Passage:
____

In this case, the dichotomic tension was resolved by constant discussion and the decision to keep part of the middle management in their original role, especially in regard to the technical areas. The goal of the various actions taken was to be able to foster the development of a positive synthesis between prudence and innovation. There has been, in other words, an integration of the existing vertical technocratic organizational culture with a more horizontal, collaborative, and cooperative one; high safety standards have allowed, and still allow the company to continue to operate with maximum efficiency in the transportation of gas in a regulated market, while informal communication and extended possibilities for participation and initiative have facilitated the exploration of new markets and new business.

____

Dataset content:
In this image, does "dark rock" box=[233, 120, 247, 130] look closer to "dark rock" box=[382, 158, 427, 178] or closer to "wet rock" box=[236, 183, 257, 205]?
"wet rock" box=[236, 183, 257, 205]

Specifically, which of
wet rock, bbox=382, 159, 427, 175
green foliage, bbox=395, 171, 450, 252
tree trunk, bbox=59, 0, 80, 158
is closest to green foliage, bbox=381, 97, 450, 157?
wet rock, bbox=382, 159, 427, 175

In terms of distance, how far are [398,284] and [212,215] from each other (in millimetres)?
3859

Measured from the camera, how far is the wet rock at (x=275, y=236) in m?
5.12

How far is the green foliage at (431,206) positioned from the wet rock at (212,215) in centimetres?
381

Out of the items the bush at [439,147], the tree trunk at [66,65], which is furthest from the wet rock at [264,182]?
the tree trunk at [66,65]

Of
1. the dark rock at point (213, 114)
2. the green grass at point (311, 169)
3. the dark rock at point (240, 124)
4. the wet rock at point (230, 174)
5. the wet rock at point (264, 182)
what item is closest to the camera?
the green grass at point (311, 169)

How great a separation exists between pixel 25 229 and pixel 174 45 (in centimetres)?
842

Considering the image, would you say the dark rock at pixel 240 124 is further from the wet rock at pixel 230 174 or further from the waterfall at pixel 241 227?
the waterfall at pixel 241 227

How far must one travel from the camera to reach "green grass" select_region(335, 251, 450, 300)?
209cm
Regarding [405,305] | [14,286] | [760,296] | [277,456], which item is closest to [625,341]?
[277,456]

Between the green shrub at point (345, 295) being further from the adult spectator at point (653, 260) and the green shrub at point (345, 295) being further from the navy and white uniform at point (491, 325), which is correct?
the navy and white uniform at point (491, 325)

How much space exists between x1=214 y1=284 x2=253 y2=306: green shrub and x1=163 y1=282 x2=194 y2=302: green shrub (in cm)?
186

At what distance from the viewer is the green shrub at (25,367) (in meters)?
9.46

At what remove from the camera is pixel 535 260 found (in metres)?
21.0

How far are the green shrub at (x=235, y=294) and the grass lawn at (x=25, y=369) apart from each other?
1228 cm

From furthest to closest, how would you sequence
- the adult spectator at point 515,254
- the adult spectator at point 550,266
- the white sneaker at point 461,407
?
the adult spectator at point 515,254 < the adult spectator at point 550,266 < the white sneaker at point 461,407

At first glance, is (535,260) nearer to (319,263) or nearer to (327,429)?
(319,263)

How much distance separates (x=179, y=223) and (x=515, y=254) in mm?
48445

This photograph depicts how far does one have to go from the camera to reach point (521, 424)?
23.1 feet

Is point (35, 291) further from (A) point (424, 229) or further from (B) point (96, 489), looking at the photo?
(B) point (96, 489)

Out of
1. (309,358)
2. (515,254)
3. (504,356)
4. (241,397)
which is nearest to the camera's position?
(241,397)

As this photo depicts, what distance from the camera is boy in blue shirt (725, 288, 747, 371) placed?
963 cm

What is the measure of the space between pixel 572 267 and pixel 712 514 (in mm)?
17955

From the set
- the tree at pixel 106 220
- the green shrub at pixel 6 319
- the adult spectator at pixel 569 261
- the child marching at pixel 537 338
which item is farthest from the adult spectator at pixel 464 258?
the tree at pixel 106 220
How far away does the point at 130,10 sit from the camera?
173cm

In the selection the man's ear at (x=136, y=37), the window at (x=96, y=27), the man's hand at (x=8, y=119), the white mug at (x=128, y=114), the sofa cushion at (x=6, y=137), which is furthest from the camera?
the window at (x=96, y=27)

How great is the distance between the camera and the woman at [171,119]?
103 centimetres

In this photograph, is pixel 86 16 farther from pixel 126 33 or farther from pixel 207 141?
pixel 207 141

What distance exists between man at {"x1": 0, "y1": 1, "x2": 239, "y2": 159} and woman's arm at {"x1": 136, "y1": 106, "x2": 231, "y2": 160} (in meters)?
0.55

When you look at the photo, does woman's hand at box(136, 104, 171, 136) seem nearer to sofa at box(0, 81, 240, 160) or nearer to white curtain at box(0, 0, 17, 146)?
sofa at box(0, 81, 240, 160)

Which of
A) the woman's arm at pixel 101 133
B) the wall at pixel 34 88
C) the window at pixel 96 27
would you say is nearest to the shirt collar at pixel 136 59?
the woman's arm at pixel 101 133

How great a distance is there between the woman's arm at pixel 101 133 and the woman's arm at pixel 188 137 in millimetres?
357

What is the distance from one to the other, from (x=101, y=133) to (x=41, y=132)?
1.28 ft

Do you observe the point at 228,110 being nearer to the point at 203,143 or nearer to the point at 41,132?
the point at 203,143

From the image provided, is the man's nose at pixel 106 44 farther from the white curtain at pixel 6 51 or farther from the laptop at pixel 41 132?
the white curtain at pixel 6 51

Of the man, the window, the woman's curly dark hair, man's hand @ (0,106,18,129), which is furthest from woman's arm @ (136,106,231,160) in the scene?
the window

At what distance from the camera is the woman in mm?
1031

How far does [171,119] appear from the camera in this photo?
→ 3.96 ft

____

Required actions:
1. Take the passage on organizational culture from "In this case, the" up to and including "and new business." and rewrite it with "innovation" changed to "change".
2. In the passage on organizational culture, what decision accompanied constant discussion in resolving the dichotomic tension?

Answers in order:
1.
In this case, the dichotomic tension was resolved by constant discussion and the decision to keep part of the middle management in their original role, especially in regard to the technical areas. The goal of the various actions taken was to be able to foster the development of a positive synthesis between prudence and change. There has been, in other words, an integration of the existing vertical technocratic organizational culture with a more horizontal, collaborative, and cooperative one; high safety standards have allowed, and still allow the company to continue to operate with maximum efficiency in the transportation of gas in a regulated market, while informal communication and extended possibilities for participation and initiative have facilitated the exploration of new markets and new business.

2. The decision to keep part of the middle management in their original role, especially in the technical areas.